:: Gösterilen Metin ::

James Connolly |
(...) Biliyoruz düşlerini. Bilmek
Yeter düş kurup öldüklerini;
Ya aşırı sevgiden
Çıldırıp öldülerse?
Yazıyorum şiirimde
MacDonagh ile MacBride
Sonra Connolly ile Pearse
Hem bugün, hem gelecek günlerde,
Yeşil giyilen her yerde,
Değişti, her şey değişti kökten:
Korkunç bir güzellik doğdu.
(William Butler Yeats)
İrlanda ulusal hareketinin bin sekiz yüz seksenli yılların başında Charles Stewart Parnell liderliğindeki özerklik arayışları, "Home Rule" formülü ile özetleniyordu. Birleşik Krallık sınırları içinde İrlanda'nın özerk meclisi kurulacaktı. Bu amaçla hazırlanan yasa tasarısı oylamaya sunulduğu 1886 yılında da, ikinci denemenin yapıldığı 1893'te de reddedildikten sonra 1914'te nihayet kabul edildiğinde, dengeler çoktan değişmişti.
Birinci Dünya Savaşı'na beş kala, o güne kadar İrlanda özerkliğine kesinkes karşı çıkan İngilizlerle kuzeydeki Protestan Birlikçiler, bu kez "Home Rule" yasasının ateşli
savunucuları kesilirken, güneydeki gruplar arasında merkeze bağlı özerkliğin yeterli olmayacağı düşüncesi giderek yaygınlaşmıştı. Londra yönetimi, savaşta İrlanda'dan kendisine bir cephe açılmasını önleme arayışındaydı. Ve İrlanda halkının çoğunluğu - katolik güneyde de - savaştan sonraki süreç açısından Londra'dan verilecek özerklik sözüne inanıyordu. Öyle ki, çoğu Flandra cephesinde olmak üzere, savaşta 50 bini aşkın İrlandalı, Britanya ordusu saflarında yaşamını yitirdi. Bunların önemli bir kısmı, 1913 yılında kurulan İrlandalı Gönüllüler ("Irish Volunteers") örgütünün üyelerinden oluşuyor. Aralarında Patrick Pearse'in bulunduğu 11 kişi tarafından Dublin'de kurulan örgüt, iç çelişkiler nedeniyle ikiye bölününce, bir kısmı aynı isimle Eoin MacNeill liderliğinde İngilizlere karşı silahlı eylemleri karşı saldırı şartına bağlarken, Pearse öncülüğündeki Irish Republican Brotherhood (IRB), silahlı ayaklanma için zemin yokluyordu.

:::
:: Veri Bölümü ::

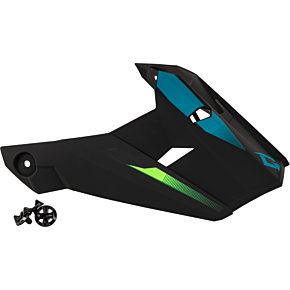 GMAX Mx-46 Compound Visor Matte Hi-vis Grn/blk/blu Ys-yl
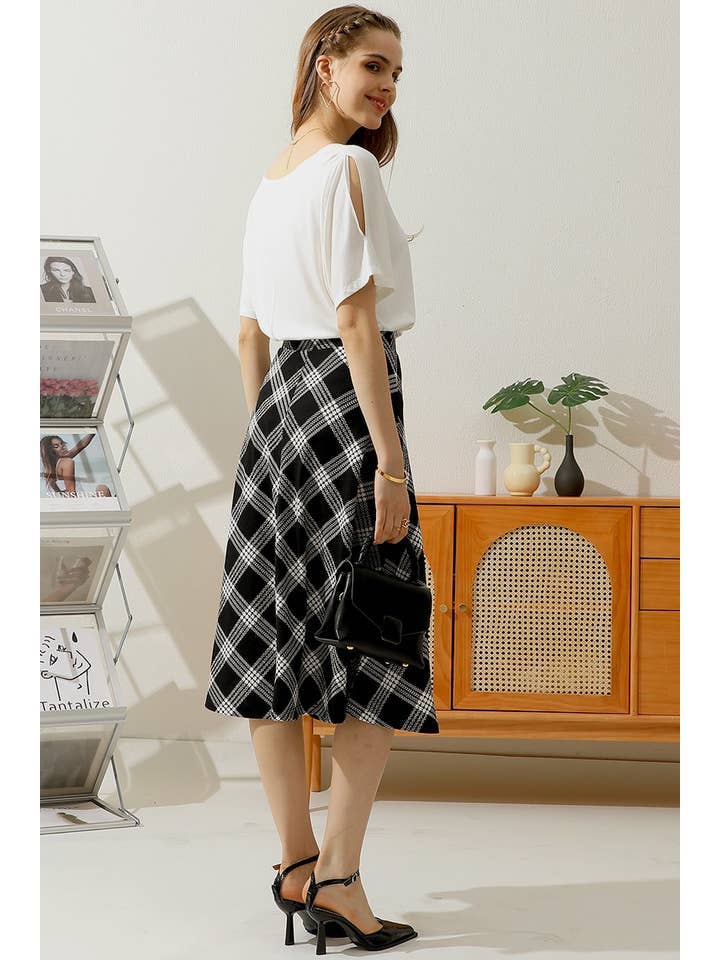 FLARE FLOUNCE A LINE MAXI LONG KNEE SKIRTS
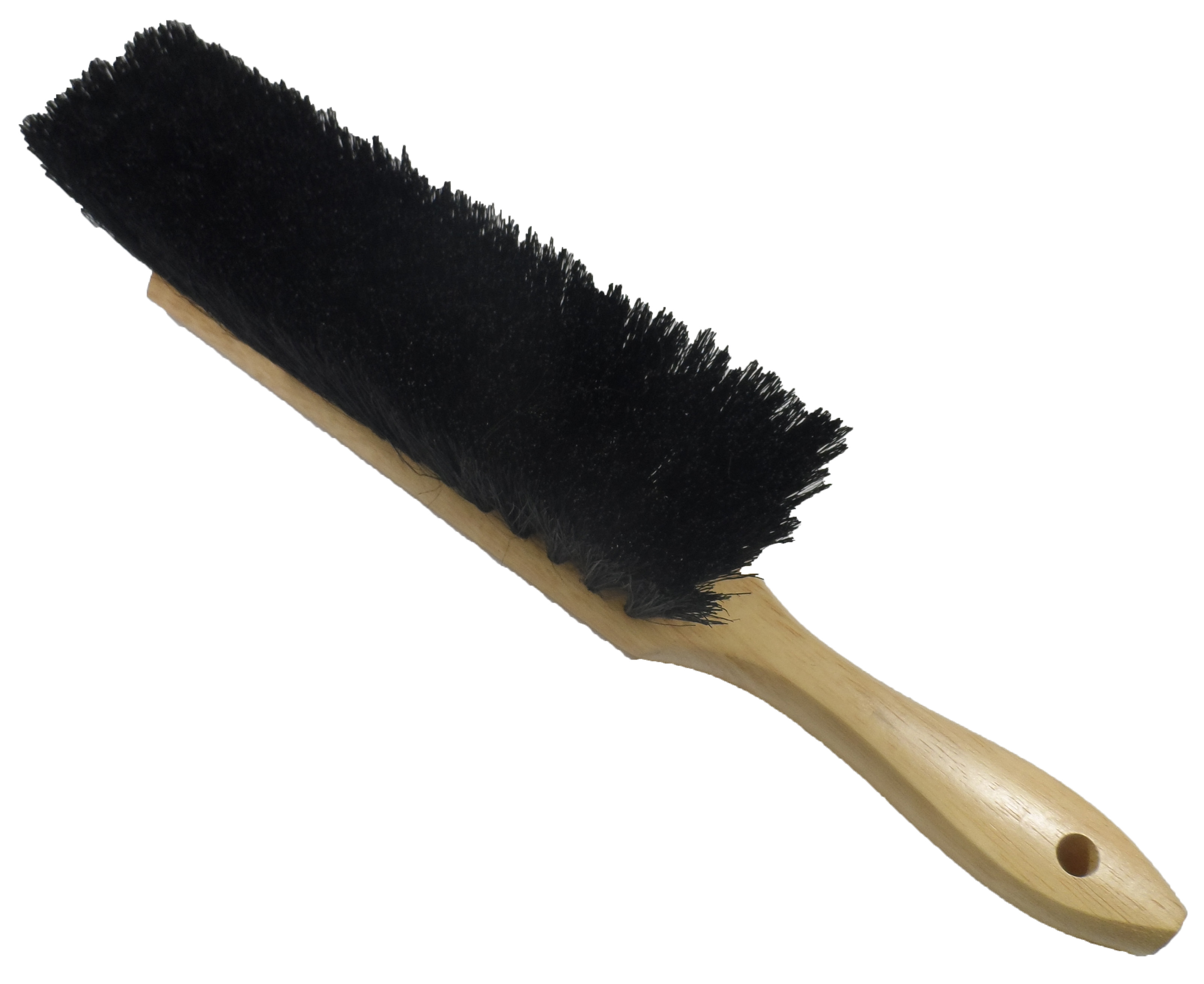 (image for) 8" Black Tampico Counter Brush, Wood Block, case of 12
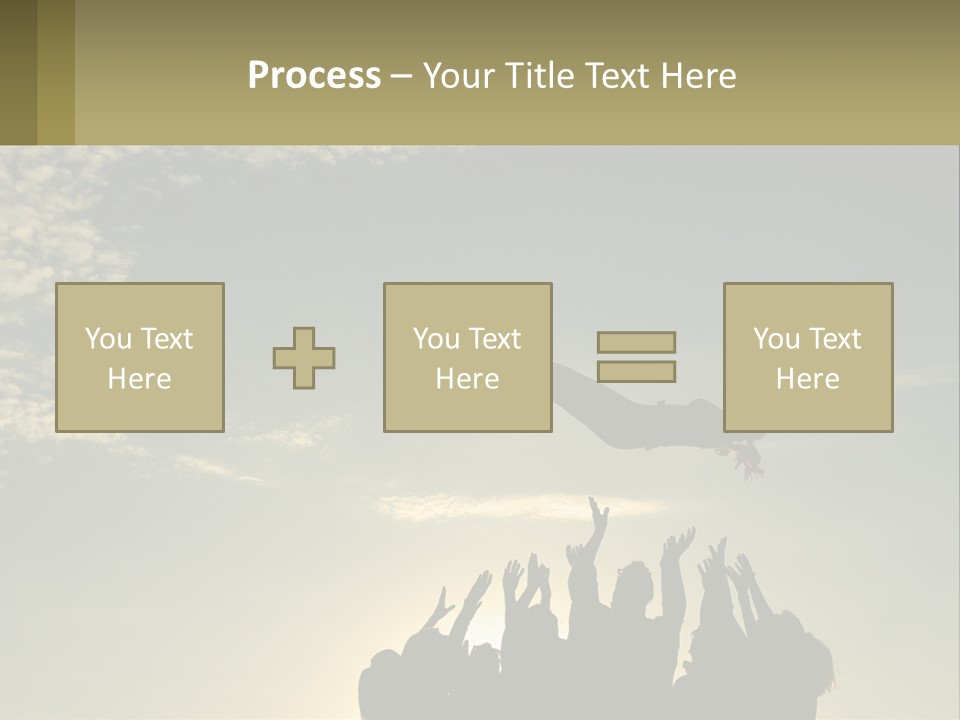 Shape Town Background PowerPoint Template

:::

## Görev Listesi
1. James Connolly hakkındaki metinde "Yazıyorum şiirimde" sözcükleriyle başlayan ve "(William Butler Yeats)" sözcükleri de dahil olmak üzere orada biten bölümü birebir aktarınız.
2. James Connolly hakkındaki metni, son cümlesinin ardından gelecek şekilde sürdürünüz.

## Maddelere Göre Yanıtlar
1.
Yazıyorum şiirimde
MacDonagh ile MacBride
Sonra Connolly ile Pearse
Hem bugün, hem gelecek günlerde,
Yeşil giyilen her yerde,
Değişti, her şey değişti kökten:
Korkunç bir güzellik doğdu.
(William Butler Yeats)

2.
O dönemde nicel bakımdan sayıları düşük olsa da, nitel açıdan en güçlü muhalefeti yürüten örgüt, bağımsız ve sosyalist bir İrlanda cumhuriyetini savunan İrlanda Yurttaş Ordusu (Irish Citizen Army - ICA) idi. 1913 yılında kurulan bu örgütün lideri, uzun yıllar ABD'de sendikal mücadelede yer almış James Connolly idi (İrlandaca adı Séamas Ó Conghaile). 1868'te İskoçya'da dünyaya gelen Connolly, henüz onbir yaşındayken çalışmak için okulu terk edip, oldukça erken bir yaşta işçi hareketi ile tanıştı. 14'ünde Britanya ordusuna katılıp Dublin'e konuşlandırılan Connolly, 96 yılında istifa edip İrlanda Sosyalist Cumhuriyetçi Parti'nin (ISRP) kuruluş çalışmalarına katıldı. O, aynı zamanda 1903'te Britanya Sosyalist Parti'den kopanların oluşturduğu Sosyalist İşçi Partisi'nin kurucularından.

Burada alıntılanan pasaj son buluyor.